[Start of section]
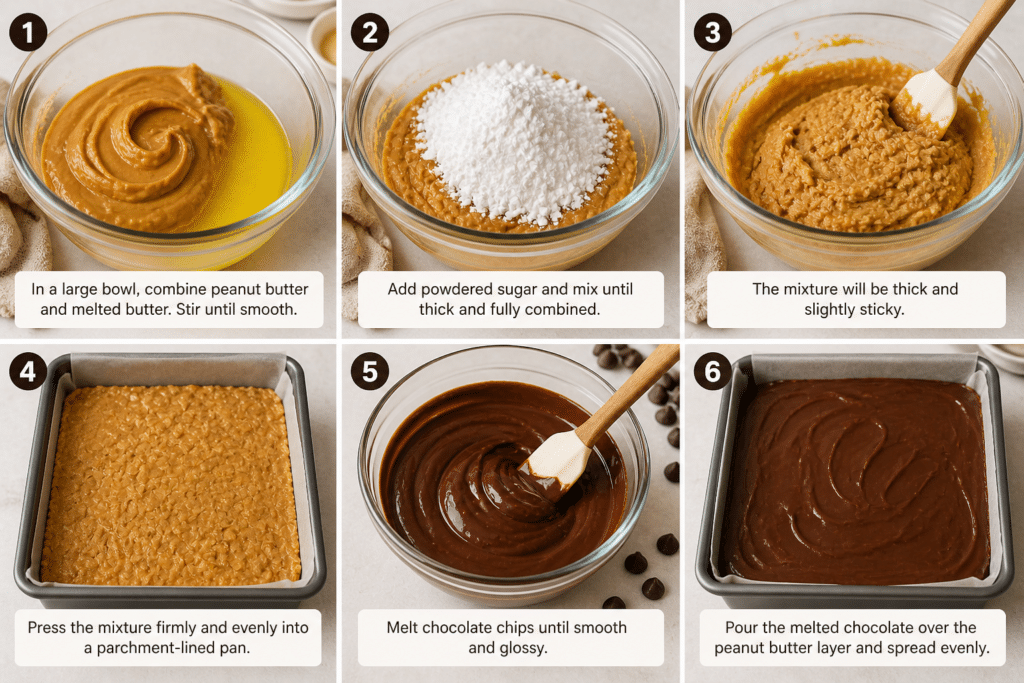 1
In a large bowl, combine peanut butter and melted butter. Stir until smooth.

2
Add powdered sugar and mix until thick and fully combined.

3
The mixture will be thick and slightly sticky.

4
Press the mixture firmly and evenly into a parchment-lined pan.

5
Melt chocolate chips until smooth and glossy.

6
Pour the melted chocolate over the peanut butter layer and spread evenly.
[End of section]
- TASK GOAL
Pictures stay out; everything else in the records above gets copied exactly.

- EXERCISE RESPONSE
 1
In a large bowl, combine peanut butter and melted butter. Stir until smooth.

2
Add powdered sugar and mix until thick and fully combined.

3
The mixture will be thick and slightly sticky.

4
Press the mixture firmly and evenly into a parchment-lined pan.

5
Melt chocolate chips until smooth and glossy.

6
Pour the melted chocolate over the peanut butter layer and spread evenly.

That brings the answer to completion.